The G7 X Mark II was a compact and well-liked camera, one that presented a handful of key improvements over the previous G7 model, and the Canon PowerShot G7 X Mark III improves things even further with stronger video specs, speed-related enhancements and a handful of further tweaks.
While it falls behind some of its Sony RX100-series rivals in a few areas – the lack of an EVF, and its more basic AF system, for example – features like the 30fps Raw Burst mode and in-camera raw processing show it to have a few advantages too.

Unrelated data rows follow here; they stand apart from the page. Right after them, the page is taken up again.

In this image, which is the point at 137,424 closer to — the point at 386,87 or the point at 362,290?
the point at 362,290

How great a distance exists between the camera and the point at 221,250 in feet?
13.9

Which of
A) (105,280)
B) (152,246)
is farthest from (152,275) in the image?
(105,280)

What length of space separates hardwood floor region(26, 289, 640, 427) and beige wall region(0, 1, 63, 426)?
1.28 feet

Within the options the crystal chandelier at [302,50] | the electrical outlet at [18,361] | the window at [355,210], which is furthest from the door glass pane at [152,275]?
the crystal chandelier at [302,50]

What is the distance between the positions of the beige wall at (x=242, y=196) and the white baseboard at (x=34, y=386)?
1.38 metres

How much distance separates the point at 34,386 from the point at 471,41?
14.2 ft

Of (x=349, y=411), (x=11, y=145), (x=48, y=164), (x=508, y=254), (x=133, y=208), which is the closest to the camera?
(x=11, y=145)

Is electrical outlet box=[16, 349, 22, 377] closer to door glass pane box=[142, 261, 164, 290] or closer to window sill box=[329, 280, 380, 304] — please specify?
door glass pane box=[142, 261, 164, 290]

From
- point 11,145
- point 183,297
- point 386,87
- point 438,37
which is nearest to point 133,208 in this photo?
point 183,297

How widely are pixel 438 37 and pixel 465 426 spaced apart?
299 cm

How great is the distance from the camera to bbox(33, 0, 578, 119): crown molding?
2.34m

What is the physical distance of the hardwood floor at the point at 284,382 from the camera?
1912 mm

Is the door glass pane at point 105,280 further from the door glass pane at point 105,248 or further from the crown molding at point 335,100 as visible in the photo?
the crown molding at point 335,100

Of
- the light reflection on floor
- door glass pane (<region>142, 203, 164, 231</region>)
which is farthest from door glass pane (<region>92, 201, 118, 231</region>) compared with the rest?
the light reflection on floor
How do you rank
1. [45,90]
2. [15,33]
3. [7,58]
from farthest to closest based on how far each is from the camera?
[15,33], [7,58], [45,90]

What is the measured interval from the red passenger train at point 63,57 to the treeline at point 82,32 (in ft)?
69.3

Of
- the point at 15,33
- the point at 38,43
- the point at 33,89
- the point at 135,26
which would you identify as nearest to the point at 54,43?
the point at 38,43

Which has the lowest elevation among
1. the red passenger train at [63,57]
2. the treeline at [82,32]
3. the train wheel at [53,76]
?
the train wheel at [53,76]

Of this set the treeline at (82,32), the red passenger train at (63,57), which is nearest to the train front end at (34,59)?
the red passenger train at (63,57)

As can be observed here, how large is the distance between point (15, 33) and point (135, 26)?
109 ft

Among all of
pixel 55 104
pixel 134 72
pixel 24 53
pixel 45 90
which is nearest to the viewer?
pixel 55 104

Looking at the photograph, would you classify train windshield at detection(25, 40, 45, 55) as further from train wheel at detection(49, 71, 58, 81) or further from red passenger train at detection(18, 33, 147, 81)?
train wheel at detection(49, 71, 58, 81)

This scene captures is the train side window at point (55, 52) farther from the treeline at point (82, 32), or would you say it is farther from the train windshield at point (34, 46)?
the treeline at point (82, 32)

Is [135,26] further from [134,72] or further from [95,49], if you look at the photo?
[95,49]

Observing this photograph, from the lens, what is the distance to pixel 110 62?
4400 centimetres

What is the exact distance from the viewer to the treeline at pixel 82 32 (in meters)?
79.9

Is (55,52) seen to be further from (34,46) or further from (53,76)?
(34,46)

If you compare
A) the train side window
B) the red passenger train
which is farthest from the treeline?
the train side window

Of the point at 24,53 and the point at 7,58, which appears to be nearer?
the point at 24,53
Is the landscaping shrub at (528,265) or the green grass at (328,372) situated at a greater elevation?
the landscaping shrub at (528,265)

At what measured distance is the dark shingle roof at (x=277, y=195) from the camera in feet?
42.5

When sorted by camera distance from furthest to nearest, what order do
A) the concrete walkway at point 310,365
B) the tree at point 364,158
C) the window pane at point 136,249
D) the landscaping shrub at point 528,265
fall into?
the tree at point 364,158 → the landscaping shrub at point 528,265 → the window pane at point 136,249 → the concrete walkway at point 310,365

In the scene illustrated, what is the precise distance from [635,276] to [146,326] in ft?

And while you can get a Sony RX100-series model with a mic port, this feature is confined to the RX100 VII right now, which is considerably more expensive than the PowerShot G7 X Mark III. Some may have also hoped for a viewfinder, although for that there's always the PowerShot G5 X Mark III, which mirrors much of the spec sheet here.
So the Canon PowerShot G7 X Mark III ends up carving out something of a niche for itself in a busy sector of the market. It's capable of nice images and very good videos, and it's backed up by a strong secondary set of features, from speedy burst shooting to EOS-style control, and many physical controls. It's not without some very capable rivals that manage to outgun it here and there, but when you consider what it offers for the money, it shows itself to being a very capable all-rounder.